Açıkçası Obama’nin açıkladığı pakete gelen olumsuz tepkiyi de anlamıyorum. Bence doğru yönde atılmış adımlar. Belki benim Başkandan beklentilerim o kadar düşük ki bana olumlu geldi yeni önlemler. Neticede gelecek sene büyümeyi tehdit eden ve piyasayı üzen aşırı kemer sıkma biraz azaltılmış oluyor be şekilde. Kongreden geçip hemen uygulanırsa yeni paket büyümeye katkı yapacak sanki gelecek sene.  

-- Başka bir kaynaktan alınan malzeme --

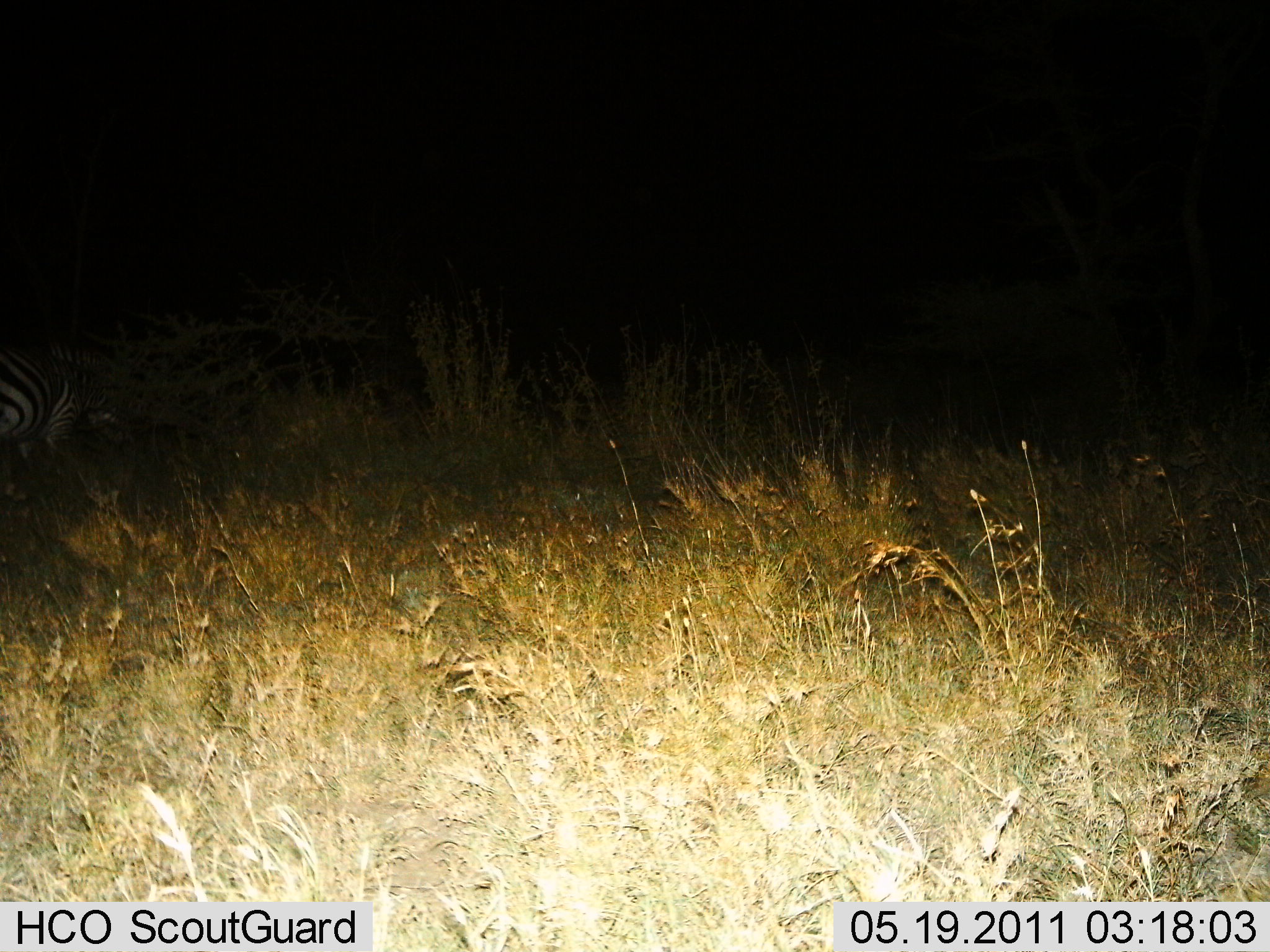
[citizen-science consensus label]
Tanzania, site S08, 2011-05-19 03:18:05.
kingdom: Animalia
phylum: Chordata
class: Mammalia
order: Perissodactyla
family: Equidae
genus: Equus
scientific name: Equus quagga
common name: plains zebra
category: zebra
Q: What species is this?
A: Zebra (plains zebra) (Equus quagga).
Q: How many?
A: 1.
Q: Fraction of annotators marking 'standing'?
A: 57%.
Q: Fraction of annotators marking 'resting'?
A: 0%.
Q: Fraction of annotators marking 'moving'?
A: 0%.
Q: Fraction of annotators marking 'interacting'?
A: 0%.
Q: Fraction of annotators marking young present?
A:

Tam alım noktası mı bilemem. Ben teknik analizci değilim. Piyasaların en alt veya üst noktaların yakalayacağım diye bir iddiam yok. Kurt puslu havayı sever.

Monday 12 September 2011

Yunanistan, Lehman ve Süper Ligde ilk hafta


Lehman Brothers’ın çöküşü piyasalar açısından Taleb tabiriyle bir “Siyah Kuğu”, Donald Rumsfeld tabiriyle de “bilmediğimizi bildiklerimiz” kategorisine girer. Bankanın batması kurtarma operasyonu sırasında pazarlık masası etrafında oturanlar için bile sürpriz oldu. Peki, sizce Yunanistan’ın her gün biraz daha kaçınılmaz hale gelen ve hatta “olsa da kurtulsak” dedirten temerrüdü bu iki kategoriden hangisine ait? Sürpriz olacak mı? Sanki default olmaması şaşırtıcı olacak gibi. Bence ilk hafta Fatih Terim’li, yenilenmiş Cimbom’un puan alamaması bile çok daha büyük bir sürprizdi. Bu yüzden piyasalarda Lehman sonrası gibi bir etki beklemek pek doğru olmaz. Şu ana kadar kendisini bu riskden bir şekilde korumamış, sigorta satın almamış varsa zaten batmayı hak etmiştir. Bu da doğal seleksiyonun bir parçası zaten…

Erda Gerçek
Thales Eğitim ve Danışmanlık

Sunday 11 September 2011

SNB Dayağı


Bence İsviçre Merkez Bankası ders verdi herkese. İçinizde bankanın hedefi konusunda kafasında soru işareti olan var mı? Sanmıyorum. Banka açıkça İsviçre frangının seviyesini para politikasının tek hedefi yaptı. Hedef ve araçlar net. Para politikası sadece bu hedefi tutturmak için kullanılacak. Hem de ‘’sınırsız’’. Açıklamanın ardından benim hatırladığım kadarıyla ana para birimlerdeki en büyük hareketlerden birini yaşadık. Frank %8 düştü. Merkez bankalarının kredibilite kaybettiği şu ortamda aslında fena olmadı. Bayağı bir merkez bankası dayağı yiyen oldu diyebiliriz.